Su J. Sokol’s Zee is a gorgeous piece of writing. There isn’t a single misstep as the narrative guides you through the life of this ultra-sensitive child / adolescent. I have just begun to reread it and I find it even more beautiful this time, perhaps because my curiosity about what was going to happen next has been calmed by the first reading. I can simply be in the moment with the plainspoken but evocative words. It is only 177 pages and about 2/3s of the way into the book, (the first time) I started putting it down frequently because I wanted my experience to last. I wanted to stay in the world of Zee and her four grown-ups. We always bring ourselves to the text, and this time as I was reading about Tio Pedro singing to Zee, I thought, this is glimpse of heaven. I think hyper-sensitive or not, most of us long for this kind of safety and belonging and love.

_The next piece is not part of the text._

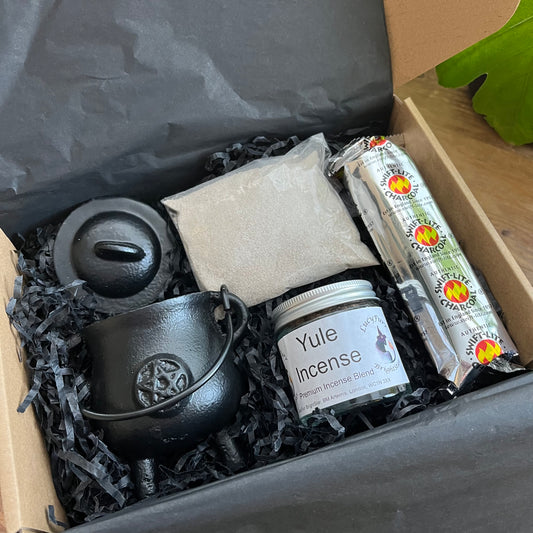 Gift Box containing Yule Incense, a black cauldron and other items on a wooden surface.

Zee was a fascinating piece of literature. I thoroughly enjoyed reading the journey of a individual coming of age. It was a very skilled attempt at demonstrating an adolescent's struggle to deal with their own needs, trying to decipher the very different expectations of each of the important adults in her life. In addition, there is peer pressure, societal pressure and school pressure. The adolescent struggle of trying to balance: what is me? and what is not me? Who am I ? and feeling defined by all of the other influencers in her life. Su Sokol has an amazing gift of being able to see inside the mind of an individual and write about it and share it with us so we can understand it and empathize with them.
I zipped through Zee in the space of about 24 hours and wished it weren't over so soon! I loved it. The characters are vivid and the story is original and at the same time exactly what I was looking to read right about now. I love how on the one hand it seems Zee has superpowers, but on the other hand the story doesn't careen into a whole fantasy world--it just sheds light on daily life, which is already dramatic enough. Zee is about growing up and learning about what really matters--for all the characters involved.
Très bon roman abordant notamment des sujets contemporains, comme l'identité transgenre et les modèles familiaux non-conventionnels. On vit, à travers l'enfance et l'adolescence du personnage principal, les problèmes liés à son hypersensibilité et à la construction de son identité. Les personnages sont attachants et apportent un regard bienveillant sur les problématiques abordées.
Interesting and insightful book. Zee is not only relatable to young adults but encompasses so much while encouraging any age reader to look inside themselves. The author's compassion and sensitivity is admirable and her writing is engaging. I look forward to reading her next book.